Vanochtend las ik in de ochtendkrant dat het op 21 maart a.s. zo ver is: de 17e miljoenste Nederlander wordt dan verwacht. Of deze geboren zal worden in een kliniek of aankomt per rubberboot via Griekenland, vermeldt het bericht niet. Feit is wel dat de bevolkingsgroei de laatste jaren voor een groot deel via migratie plaatsvindt.

In maart 2001 vierden we dat er 16 miljoen Nederlanders waren en in 1991 waren het er 15 miljoen, die in het jaar 1996 nog vrolijk bezongen werden door het duo Fluitsma & Van Tijn met hun hit “Vijftien miljoen mensen”. De groei gaat dus nog steeds erg hard, zeker als je het vanuit historisch perspectief bekijkt. Het tempo zwakt wel iets af: de sprong van 16 naar 17 miljoen heeft 15 jaar geduurd, terwijl die van 15 naar 16 miljoen tien jaar duurde.

Demografen verwachten dat die afzwakking van het tempo aanhoudt door de vergrijzing en dat we omstreeks 2034 aankomen bij de 18 miljoen Nederlanders. Daarna wordt gerekend op een lichte krimp, wederom vanwege de vergrijzing, maar of dat ook werkelijk gebeurt hangt af van veel factoren waaronder vergrijzing, het geboortecijfer en natuurlijk  immigratie.

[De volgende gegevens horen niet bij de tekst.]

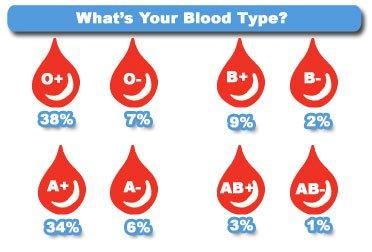 Características de la sangre AB negativo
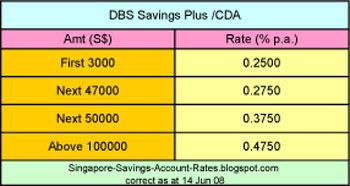 Uob singapore forex rates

Hoe hier tegenaan gekeken wordt verschilt sterk per persoon. De één vindt dat we een ruim en rijk land zijn (de 600.000 Nederlanders die in bittere armoede leven worden dan voor het gemak even vergeten) waar nog wel een paar miljoen man bij kunnen, aan de andere kant van het spectrum heb je de in 1994 opgericht “club van tien miljoen”  die huiveren bij de huidige inwonersaantallen en wijzen op allerlei internationale problemen als gevolg van overbevolking zoals gebrek aan voedsel en water (wereldwijd) of te zware belasting van het milieu (zowel internationaal als lokaal).

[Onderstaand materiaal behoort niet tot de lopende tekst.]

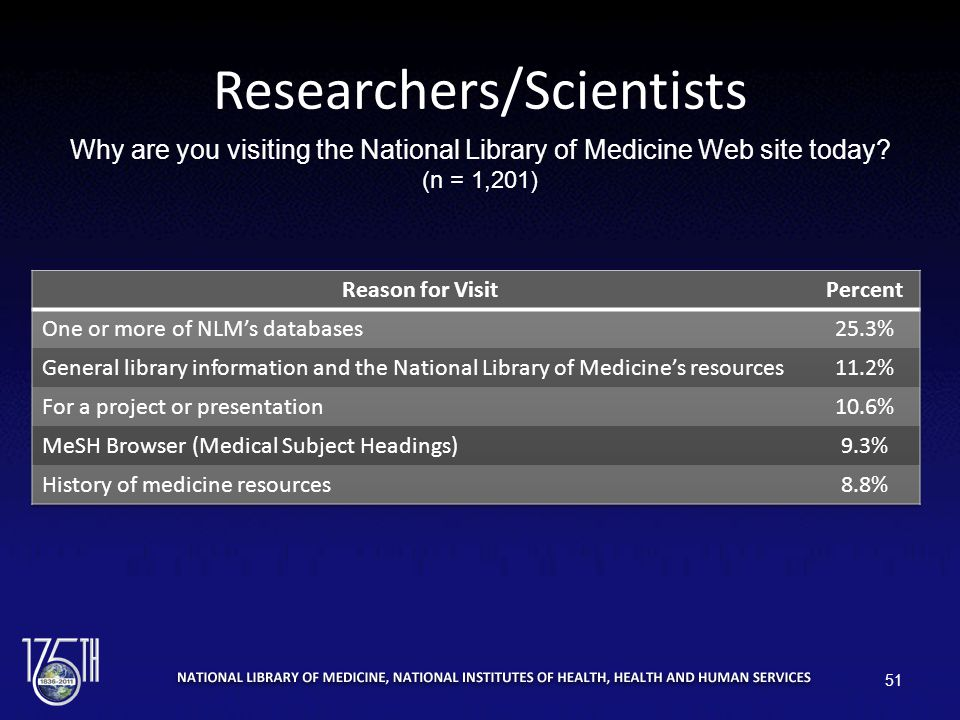 Researchers/Scientists Why are you visiting the National Library of Medicine Web site today.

Daarnaast heb je nog de factor stress en geweld, die schijnt toe te nemen bij overbevolking. En inderdaad, wie wel eens een voetbalwedstrijd met pupillen heeft bezocht in de afgelopen tien jaar, verbaast zich over gestresste en vaak buitengewoon agressieve ouders, die bij het minste of geringste de “scheids” willen molesteren of in ieder geval verbaal van alles naar het hoofd slingeren, terwijl de jongens en meisjes in het veld vaak de braafheid zelf zijn. Er is iets vreemds aan de hand in ons land denk ik dan, zonder te kunnen bewijzen dat dit aan de overbevolking ligt.

Het staat me bij dat ik ooit een filmpje zag van een experiment met ratten in een kooi. Eerst zaten er vijf ratten, toen acht en dat ging allemaal prima. Liefjes schuifelden ze om elkaar heen en er werd niet gevochten om het voedsel. Totdat de 10e of de 12e rat in dezelfde kooi werd geplaatst: de dieren werden ineens een stuk agressiever en bijterig. Ze vlogen elkaar bij het minste of geringste aan. Zou het bij mensen ook zo zijn?

hildebrandschool nieuw
In de zesde klas van de lagere school, jaargang 1970- 1971. Ik sta achteraan, derde van rechts.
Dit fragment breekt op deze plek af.